Не только все знания большого «Я» доступны мне теперь, но и все чувства. Потеря скрипки, из которой я не успел извлечь ни единой ноты, гнетет меня невыносимым горем; боль так велика, что ни пережитая опасность, ни лихорадочная работа не могут от нее отвлечь. Но, думая о своей боли, я ощущаю и чужую – многоголосую боль всех нас, столь странно соединенных во мне. Я знаю, что маленький мальчик в Америке, когда настал его час, бросился на гусеницы «танка», ибо большой разум – наш общий разум – рассчитал, что именно в этом месте и именно в эту секунду «танк» должен замедлить ход. Мне известно: этот мальчик по имени Генри страстно хотел жить, хотел как никогда раньше, ибо в последний час впервые перестал бояться и ощутил покой. Ему было больно умирать, а мне – большому «мне» – больно знать, что он мертв. Рядом с ним так же, без колебаний, принес себя в жертву еще один человек, Пол. Ему, наверное, было еще больнее – в последние минуты он думал о женщине, которую желал, которую мог получить за миг до превращения, но так и не получил. Столько людей гибнет в эти минуты по всему миру! И каждую смерть «Я» переживаю вместе с ними: это я умираю за рулем искореженной автомашины или в развалинах собственного дома, я, оглушенный, ползу прочь от огня и не успеваю уползти. Но и все они – раненые, умирающие – знают меня, Гвидо, и мою потерю. «Это нечестно, нечестно! – восклицают они, истекая кровью и умирая. – Ты не должен был так скоро потерять скрипку!» Все они со мной, все понимают меня и сострадают мне. Я не один!

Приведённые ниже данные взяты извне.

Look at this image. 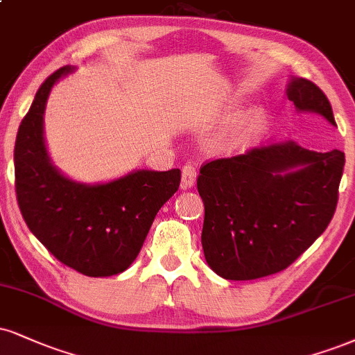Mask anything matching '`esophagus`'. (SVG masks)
<instances>
[{"label": "esophagus", "instance_id": "34e87169", "mask_svg": "<svg viewBox=\"0 0 355 355\" xmlns=\"http://www.w3.org/2000/svg\"><path fill=\"white\" fill-rule=\"evenodd\" d=\"M196 175H198V172H196L195 165L187 164L185 166H183V168H182V185H183V189H191V187L195 185Z\"/></svg>", "mask_w": 355, "mask_h": 355}]
</instances>
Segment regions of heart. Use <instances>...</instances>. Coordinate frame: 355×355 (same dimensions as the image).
Instances as JSON below:
<instances>
[{
    "instance_id": "heart-1",
    "label": "heart",
    "mask_w": 355,
    "mask_h": 355,
    "mask_svg": "<svg viewBox=\"0 0 355 355\" xmlns=\"http://www.w3.org/2000/svg\"><path fill=\"white\" fill-rule=\"evenodd\" d=\"M263 125H264L263 114L259 112V110H251V112H248L245 117L241 119L240 123L236 125L233 140L236 144L246 142V140H250L251 137L259 134V130L263 129Z\"/></svg>"
}]
</instances>
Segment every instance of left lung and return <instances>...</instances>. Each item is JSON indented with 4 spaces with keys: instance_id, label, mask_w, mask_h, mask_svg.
<instances>
[{
    "instance_id": "obj_1",
    "label": "left lung",
    "mask_w": 355,
    "mask_h": 355,
    "mask_svg": "<svg viewBox=\"0 0 355 355\" xmlns=\"http://www.w3.org/2000/svg\"><path fill=\"white\" fill-rule=\"evenodd\" d=\"M289 101L336 125L331 102L302 78L291 79ZM344 152H313L294 140L216 159L200 168L205 205V259L225 279H258L286 270L318 240L334 216Z\"/></svg>"
}]
</instances>
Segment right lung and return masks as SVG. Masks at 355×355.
<instances>
[{"mask_svg": "<svg viewBox=\"0 0 355 355\" xmlns=\"http://www.w3.org/2000/svg\"><path fill=\"white\" fill-rule=\"evenodd\" d=\"M72 69L41 84L15 145V187L28 228L62 264L85 276L125 271L139 254L155 215L180 187V170H137L101 185H83L51 164L42 135L49 92Z\"/></svg>", "mask_w": 355, "mask_h": 355, "instance_id": "add662e5", "label": "right lung"}]
</instances>
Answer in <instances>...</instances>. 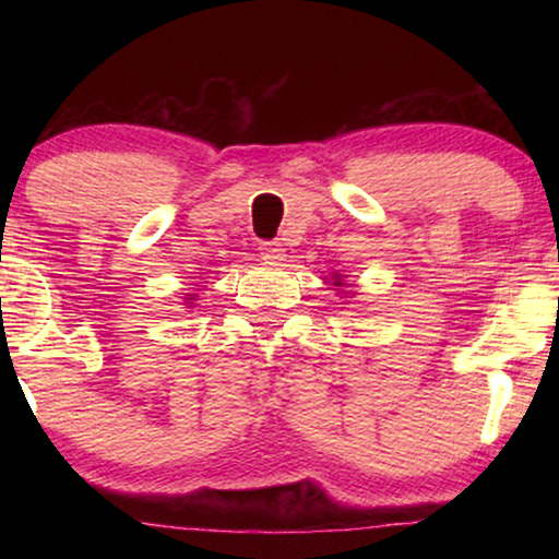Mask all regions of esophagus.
Here are the masks:
<instances>
[{
    "mask_svg": "<svg viewBox=\"0 0 559 559\" xmlns=\"http://www.w3.org/2000/svg\"><path fill=\"white\" fill-rule=\"evenodd\" d=\"M259 251H262V257L270 264H280L282 259H285V247H282L280 241H264L262 247H259Z\"/></svg>",
    "mask_w": 559,
    "mask_h": 559,
    "instance_id": "34e87169",
    "label": "esophagus"
}]
</instances>
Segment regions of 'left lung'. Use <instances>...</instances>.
Masks as SVG:
<instances>
[{"label":"left lung","instance_id":"1","mask_svg":"<svg viewBox=\"0 0 559 559\" xmlns=\"http://www.w3.org/2000/svg\"><path fill=\"white\" fill-rule=\"evenodd\" d=\"M343 277H346V274H343ZM343 277H341V274H338V272H333V274H331V280H333V282H331V285H333L335 289L346 287V285H343ZM343 297H346V295H343Z\"/></svg>","mask_w":559,"mask_h":559}]
</instances>
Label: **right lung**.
<instances>
[{"label": "right lung", "mask_w": 559, "mask_h": 559, "mask_svg": "<svg viewBox=\"0 0 559 559\" xmlns=\"http://www.w3.org/2000/svg\"><path fill=\"white\" fill-rule=\"evenodd\" d=\"M186 300H188V305H190V308H193V300H198V295H188V297H186Z\"/></svg>", "instance_id": "add662e5"}]
</instances>
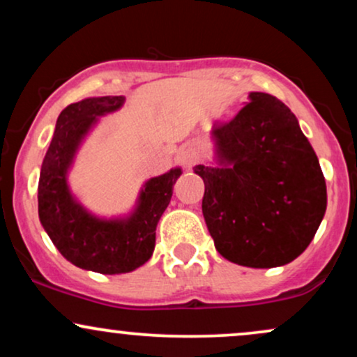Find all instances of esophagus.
<instances>
[{
  "mask_svg": "<svg viewBox=\"0 0 357 357\" xmlns=\"http://www.w3.org/2000/svg\"><path fill=\"white\" fill-rule=\"evenodd\" d=\"M178 159L183 165L184 169H191V167L196 165V161H198V154H196L192 149H190V147H184V149L179 151Z\"/></svg>",
  "mask_w": 357,
  "mask_h": 357,
  "instance_id": "obj_1",
  "label": "esophagus"
}]
</instances>
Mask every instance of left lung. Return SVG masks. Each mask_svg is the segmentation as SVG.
<instances>
[{
	"label": "left lung",
	"instance_id": "1",
	"mask_svg": "<svg viewBox=\"0 0 357 357\" xmlns=\"http://www.w3.org/2000/svg\"><path fill=\"white\" fill-rule=\"evenodd\" d=\"M213 165L203 216L218 253L233 264H290L312 241L327 208L321 165L297 117L270 93L250 92L231 122L211 129Z\"/></svg>",
	"mask_w": 357,
	"mask_h": 357
}]
</instances>
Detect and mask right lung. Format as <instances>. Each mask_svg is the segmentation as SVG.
I'll list each match as a JSON object with an SVG mask.
<instances>
[{"mask_svg":"<svg viewBox=\"0 0 357 357\" xmlns=\"http://www.w3.org/2000/svg\"><path fill=\"white\" fill-rule=\"evenodd\" d=\"M124 102V96L87 97L61 110L38 181L40 223L53 245L75 267L104 275L132 272L153 257L155 227L183 174L176 166L147 179L132 210L112 218L89 211L73 195L68 173L77 153L99 119L116 112Z\"/></svg>","mask_w":357,"mask_h":357,"instance_id":"add662e5","label":"right lung"}]
</instances>
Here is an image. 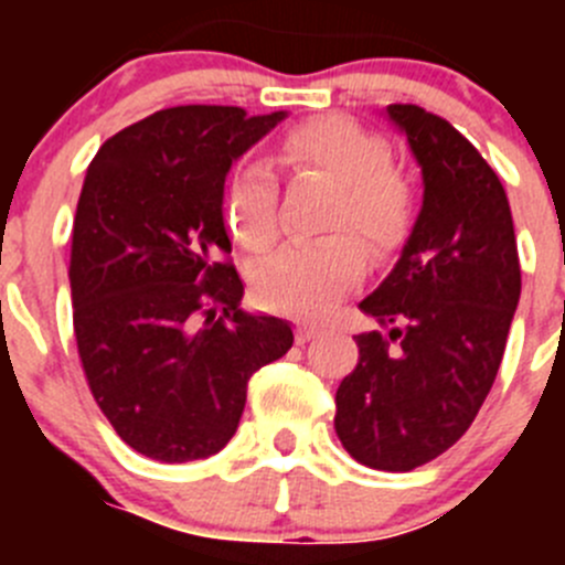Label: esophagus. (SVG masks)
<instances>
[{
    "instance_id": "34e87169",
    "label": "esophagus",
    "mask_w": 565,
    "mask_h": 565,
    "mask_svg": "<svg viewBox=\"0 0 565 565\" xmlns=\"http://www.w3.org/2000/svg\"><path fill=\"white\" fill-rule=\"evenodd\" d=\"M313 337H319V328H311V326H299L297 328V344L311 342Z\"/></svg>"
}]
</instances>
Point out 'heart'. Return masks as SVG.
<instances>
[{
	"instance_id": "b5f03b06",
	"label": "heart",
	"mask_w": 565,
	"mask_h": 565,
	"mask_svg": "<svg viewBox=\"0 0 565 565\" xmlns=\"http://www.w3.org/2000/svg\"><path fill=\"white\" fill-rule=\"evenodd\" d=\"M274 163L331 181L319 212V228L328 234L274 254L254 274V291L277 311L322 313L356 286L364 252L384 263L411 239L418 217L416 183L393 161L382 135L342 115H319L279 132ZM223 209L228 232L246 252L266 254L277 246L279 183L266 163L234 169Z\"/></svg>"
}]
</instances>
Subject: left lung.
Here are the masks:
<instances>
[{
    "mask_svg": "<svg viewBox=\"0 0 565 565\" xmlns=\"http://www.w3.org/2000/svg\"><path fill=\"white\" fill-rule=\"evenodd\" d=\"M424 172V206L402 259L362 313L359 362L337 391V436L359 463L411 472L476 422L521 299V259L495 169L447 118L391 104Z\"/></svg>",
    "mask_w": 565,
    "mask_h": 565,
    "instance_id": "8db88e82",
    "label": "left lung"
}]
</instances>
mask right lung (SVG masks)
Listing matches in <instances>:
<instances>
[{
  "instance_id": "add662e5",
  "label": "right lung",
  "mask_w": 565,
  "mask_h": 565,
  "mask_svg": "<svg viewBox=\"0 0 565 565\" xmlns=\"http://www.w3.org/2000/svg\"><path fill=\"white\" fill-rule=\"evenodd\" d=\"M286 113L186 104L102 143L70 246L73 331L89 393L135 452L183 463L221 452L254 371L286 356L291 326L239 311L223 183Z\"/></svg>"
}]
</instances>
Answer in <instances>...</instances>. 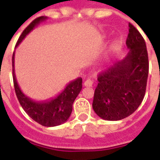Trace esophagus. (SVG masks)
I'll return each instance as SVG.
<instances>
[{"mask_svg": "<svg viewBox=\"0 0 160 160\" xmlns=\"http://www.w3.org/2000/svg\"><path fill=\"white\" fill-rule=\"evenodd\" d=\"M92 81H91V80H86V81H84V82H83V85L86 86V87H92Z\"/></svg>", "mask_w": 160, "mask_h": 160, "instance_id": "1", "label": "esophagus"}]
</instances>
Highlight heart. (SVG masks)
Masks as SVG:
<instances>
[{"label": "heart", "mask_w": 160, "mask_h": 160, "mask_svg": "<svg viewBox=\"0 0 160 160\" xmlns=\"http://www.w3.org/2000/svg\"><path fill=\"white\" fill-rule=\"evenodd\" d=\"M116 48V45H112V49H114V48Z\"/></svg>", "instance_id": "b5f03b06"}]
</instances>
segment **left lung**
Returning <instances> with one entry per match:
<instances>
[{"mask_svg": "<svg viewBox=\"0 0 160 160\" xmlns=\"http://www.w3.org/2000/svg\"><path fill=\"white\" fill-rule=\"evenodd\" d=\"M126 57L98 74L92 108L104 120L129 116L142 103L147 84L149 60L146 44L136 27L128 23Z\"/></svg>", "mask_w": 160, "mask_h": 160, "instance_id": "8db88e82", "label": "left lung"}]
</instances>
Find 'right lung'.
Listing matches in <instances>:
<instances>
[{"label":"right lung","instance_id":"1","mask_svg":"<svg viewBox=\"0 0 160 160\" xmlns=\"http://www.w3.org/2000/svg\"><path fill=\"white\" fill-rule=\"evenodd\" d=\"M45 19H47V18L45 17H39L34 19L22 32L17 42V46L21 43V41L25 38L28 33L33 30V28L38 25L41 21H44ZM14 56L15 54L13 53V82H14L16 95L18 97L20 105L22 106V109L33 121L45 127H54L65 122L71 114L73 103L82 90V78H78L76 80L69 82L63 90L62 92L60 93L54 98L47 101H40V102L33 101L32 99L25 96L18 86L15 76Z\"/></svg>","mask_w":160,"mask_h":160}]
</instances>
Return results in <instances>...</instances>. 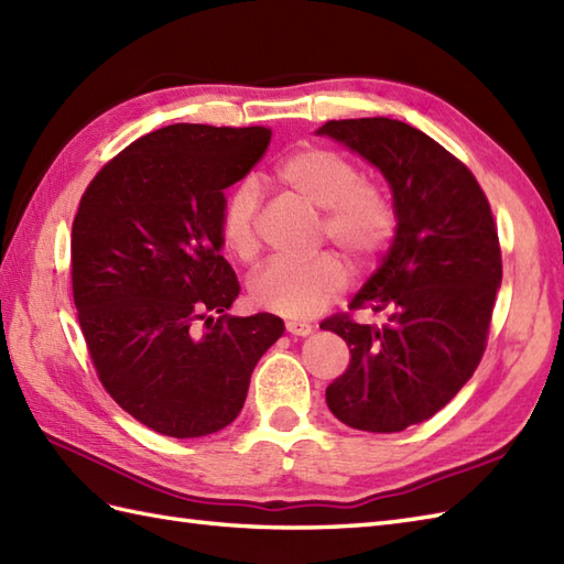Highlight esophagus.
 Masks as SVG:
<instances>
[{
  "mask_svg": "<svg viewBox=\"0 0 564 564\" xmlns=\"http://www.w3.org/2000/svg\"><path fill=\"white\" fill-rule=\"evenodd\" d=\"M286 333L299 335V337H306V335L314 333V325H308L304 321H286Z\"/></svg>",
  "mask_w": 564,
  "mask_h": 564,
  "instance_id": "esophagus-1",
  "label": "esophagus"
}]
</instances>
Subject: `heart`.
Instances as JSON below:
<instances>
[{"label":"heart","mask_w":564,"mask_h":564,"mask_svg":"<svg viewBox=\"0 0 564 564\" xmlns=\"http://www.w3.org/2000/svg\"><path fill=\"white\" fill-rule=\"evenodd\" d=\"M274 181L299 199L323 209L321 241L330 239L343 253L365 265L379 258L395 234V203L388 187L361 176L352 159L325 147H304L274 166ZM260 195L253 183H239L219 212L224 248L239 260L258 253ZM347 272L335 253L308 260H270L248 282L250 302L290 318H308L345 290Z\"/></svg>","instance_id":"1"}]
</instances>
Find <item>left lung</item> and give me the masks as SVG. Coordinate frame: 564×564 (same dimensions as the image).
Masks as SVG:
<instances>
[{
	"instance_id": "8db88e82",
	"label": "left lung",
	"mask_w": 564,
	"mask_h": 564,
	"mask_svg": "<svg viewBox=\"0 0 564 564\" xmlns=\"http://www.w3.org/2000/svg\"><path fill=\"white\" fill-rule=\"evenodd\" d=\"M318 134L377 166L393 191L398 227L381 268L349 311L321 323L349 347V367L325 388L347 427L403 432L436 415L478 369L490 333L502 250L490 203L470 169L408 122L328 120Z\"/></svg>"
}]
</instances>
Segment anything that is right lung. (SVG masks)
I'll list each match as a JSON object with an SVG mask.
<instances>
[{
	"label": "right lung",
	"instance_id": "right-lung-1",
	"mask_svg": "<svg viewBox=\"0 0 564 564\" xmlns=\"http://www.w3.org/2000/svg\"><path fill=\"white\" fill-rule=\"evenodd\" d=\"M270 137L169 124L124 147L82 195L72 294L86 349L110 398L164 436H207L239 417L250 373L284 333L272 314H227L241 286L219 253L224 191Z\"/></svg>",
	"mask_w": 564,
	"mask_h": 564
}]
</instances>
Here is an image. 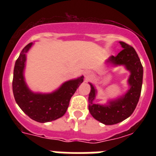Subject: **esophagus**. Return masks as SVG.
Segmentation results:
<instances>
[{"label": "esophagus", "instance_id": "obj_1", "mask_svg": "<svg viewBox=\"0 0 156 156\" xmlns=\"http://www.w3.org/2000/svg\"><path fill=\"white\" fill-rule=\"evenodd\" d=\"M84 75H85V78L87 79V78H90V75H91V73H90V71L87 70V71H85V72H84Z\"/></svg>", "mask_w": 156, "mask_h": 156}]
</instances>
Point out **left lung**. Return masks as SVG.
Returning a JSON list of instances; mask_svg holds the SVG:
<instances>
[{
  "instance_id": "left-lung-1",
  "label": "left lung",
  "mask_w": 156,
  "mask_h": 156,
  "mask_svg": "<svg viewBox=\"0 0 156 156\" xmlns=\"http://www.w3.org/2000/svg\"><path fill=\"white\" fill-rule=\"evenodd\" d=\"M123 48L117 56H110L106 63L112 66H123L130 73L128 78L129 90L120 97L108 100L106 104L94 103L97 90L92 83H89V112L91 116L101 123L111 126L123 121L131 116L138 104L142 90L143 68L140 59L133 47L124 42H119Z\"/></svg>"
}]
</instances>
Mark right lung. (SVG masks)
<instances>
[{
  "instance_id": "add662e5",
  "label": "right lung",
  "mask_w": 156,
  "mask_h": 156,
  "mask_svg": "<svg viewBox=\"0 0 156 156\" xmlns=\"http://www.w3.org/2000/svg\"><path fill=\"white\" fill-rule=\"evenodd\" d=\"M33 43L21 52L13 69V93L16 103L30 118L40 123L55 121L63 116L67 111L71 97L83 82V76L66 81L51 93L33 92L28 87L24 78L27 52Z\"/></svg>"
}]
</instances>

Я, Гвидо, больше не один, не один!!
Мы защищаемся отчаянно, не жалея сил, средств и собственных жизней, мы готовы все принести в жертву в этой битве, ибо никакая цена победы не будет слишком высока.
Мы о себе позаботимся. «Я» буду защищать «себя». Никто и ничто не помешает музыке Гвидо затопить «меня» и обогатить мир, а самому Гвидо – открыться для мира и обогатиться бесконечно и многообразно. Теперь мы умеем мыслить как никогда раньше, жить, как не жили никогда прежде; и эту новую жизнь стоит защищать так, как обитатели земли ничто и никогда еще не защищали.